§ Task brief
Lay out every line of the items below as a numbered list, omitting the blank lines.

┌─ Data to use

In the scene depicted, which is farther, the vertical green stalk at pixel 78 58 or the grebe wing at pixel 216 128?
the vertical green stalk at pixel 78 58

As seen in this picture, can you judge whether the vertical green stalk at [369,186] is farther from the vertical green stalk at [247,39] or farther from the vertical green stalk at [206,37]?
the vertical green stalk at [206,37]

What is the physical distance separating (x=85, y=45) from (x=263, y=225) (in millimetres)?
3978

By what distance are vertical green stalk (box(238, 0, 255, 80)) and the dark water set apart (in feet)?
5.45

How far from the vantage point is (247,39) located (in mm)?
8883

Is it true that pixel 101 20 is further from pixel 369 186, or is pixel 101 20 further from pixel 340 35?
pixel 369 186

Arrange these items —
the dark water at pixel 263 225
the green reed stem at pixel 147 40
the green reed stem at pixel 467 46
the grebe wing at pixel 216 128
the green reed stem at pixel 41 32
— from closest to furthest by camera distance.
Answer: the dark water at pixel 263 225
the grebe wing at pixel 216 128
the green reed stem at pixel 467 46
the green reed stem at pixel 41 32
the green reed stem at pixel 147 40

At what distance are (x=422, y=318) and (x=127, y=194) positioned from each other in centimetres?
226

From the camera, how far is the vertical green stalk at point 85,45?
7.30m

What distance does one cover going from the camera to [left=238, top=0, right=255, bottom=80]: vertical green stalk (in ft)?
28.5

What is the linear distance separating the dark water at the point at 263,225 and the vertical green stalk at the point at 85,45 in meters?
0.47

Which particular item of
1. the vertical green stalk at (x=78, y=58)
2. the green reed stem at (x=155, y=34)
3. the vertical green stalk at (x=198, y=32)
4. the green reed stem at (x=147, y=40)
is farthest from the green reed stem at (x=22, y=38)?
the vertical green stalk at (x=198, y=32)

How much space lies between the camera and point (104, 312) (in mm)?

└─

§ Exercise answer
1. In the scene depicted, which is farther, the vertical green stalk at pixel 78 58 or the grebe wing at pixel 216 128?
2. the vertical green stalk at pixel 78 58
3. As seen in this picture, can you judge whether the vertical green stalk at [369,186] is farther from the vertical green stalk at [247,39] or farther from the vertical green stalk at [206,37]?
4. the vertical green stalk at [206,37]
5. What is the physical distance separating (x=85, y=45) from (x=263, y=225) (in millimetres)?
6. 3978
7. By what distance are vertical green stalk (box(238, 0, 255, 80)) and the dark water set apart (in feet)?
8. 5.45
9. How far from the vantage point is (247,39) located (in mm)?
10. 8883
11. Is it true that pixel 101 20 is further from pixel 369 186, or is pixel 101 20 further from pixel 340 35?
12. pixel 369 186
13. Arrange these items —
14. the dark water at pixel 263 225
15. the green reed stem at pixel 147 40
16. the green reed stem at pixel 467 46
17. the grebe wing at pixel 216 128
18. the green reed stem at pixel 41 32
19. — from closest to furthest by camera distance.
20. Answer: the dark water at pixel 263 225
21. the grebe wing at pixel 216 128
22. the green reed stem at pixel 467 46
23. the green reed stem at pixel 41 32
24. the green reed stem at pixel 147 40
25. At what distance are (x=422, y=318) and (x=127, y=194) positioned from each other in centimetres?
26. 226
27. From the camera, how far is the vertical green stalk at point 85,45?
28. 7.30m
29. What distance does one cover going from the camera to [left=238, top=0, right=255, bottom=80]: vertical green stalk (in ft)?
30. 28.5
31. What is the linear distance separating the dark water at the point at 263,225 and the vertical green stalk at the point at 85,45 in meters?
32. 0.47
33. Which particular item of
34. 1. the vertical green stalk at (x=78, y=58)
35. 2. the green reed stem at (x=155, y=34)
36. 3. the vertical green stalk at (x=198, y=32)
37. 4. the green reed stem at (x=147, y=40)
38. is farthest from the green reed stem at (x=22, y=38)?
39. the vertical green stalk at (x=198, y=32)
40. How much space lies between the camera and point (104, 312) (in mm)?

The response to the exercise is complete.